I freely admit that this is a biased review. I have been friends with Tawni Waters since we were both in our first semester of an MFA program, and I knew from the moment I read one of her pieces in class that she had been kissed by a literary muse. I am thrilled that she has published her first novel, Beauty of the Broken, and I know that this is the first of many books the world will see from Tawni.
Beauty of the Broken tells the story of fifteen-year-old Mara who lives in a small town with her abusive father, alcoholic mother, and brain-damaged brother. Mara has grown up listening to the conservative sermons of Reverend Winchell and the rantings of her closed-minded father, but when she befriends Xylia, the free-spirited new girl from San Francisco, Mara begins to question all that she’s been taught. Despite her conservative community and her father’s violent threats, Mara realizes that she’s in love with Xylia… and Xylia might be in love with her, too! But just when the girls start to feel safe with these new feelings, their secret is discovered, and Mara’s world is thrown into chaos.

Reading Beauty of the Broken is like entering a different world. “This whole town is retro,” Xylia tells Mara. “It’s like I stepped into a time warp or something.”
She’s right.
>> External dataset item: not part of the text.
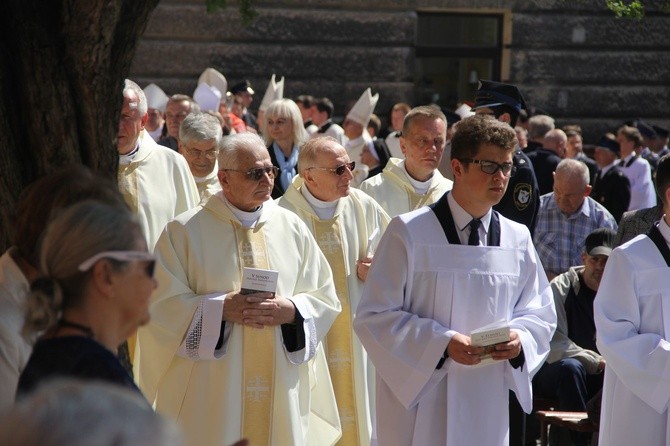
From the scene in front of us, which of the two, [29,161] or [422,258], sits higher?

Mara’s town is definitely behind the times, and Mara lives a low-tech life that most teens can only imagine. Her farmer father won’t let Mara have a cell phone or use a computer. Mara and her brother, Iggy, spend their days fishing and tending to the chickens instead of surfing the Internet. And Mara’s “Momma,” a fading beauty queen with a penchant for Ethel Merman, is trying to marry her daughter off to the preacher’s son like it’s still 1952. But in a way, the the old-fashioned vibe and archetypal characters make the story feel both timeless and magical.
In fact, Beauty of the Broken seems less like a contemporary YA novel and more like a heart-breaking fable. Always realistic? No. Does it matter? No. Because this lyrical novel is less about the way things are and more about the way things feel to a fifteen-year-old girl who is trying her best to understand life and love in a world full of fear and hatred. It’s the emotion that makes Mara’s story so engaging and unforgettable.
Mara’s observations of the world are in turn beautiful, naïve, funny, and wise. Like most teens she can be overly-dramatic, but she is so full of love and longing that my heart couldn’t help but go out to her. Though her story is gut-wrenching, it is sprinkled with tiny miracles. And like the wooden figures she whittles, by the end of the novel Mara has carved out her own beliefs about God and what it means to love.
Mara says, “This is a chapter in my love story with Xylia. I don’t know how it ends, and I can’t even begin to imagine it, because nobody writes love stories about people like me.”
But Tawni Waters has written the story (with a little help from her literary muse), and she has created a timeless fable for today’s world.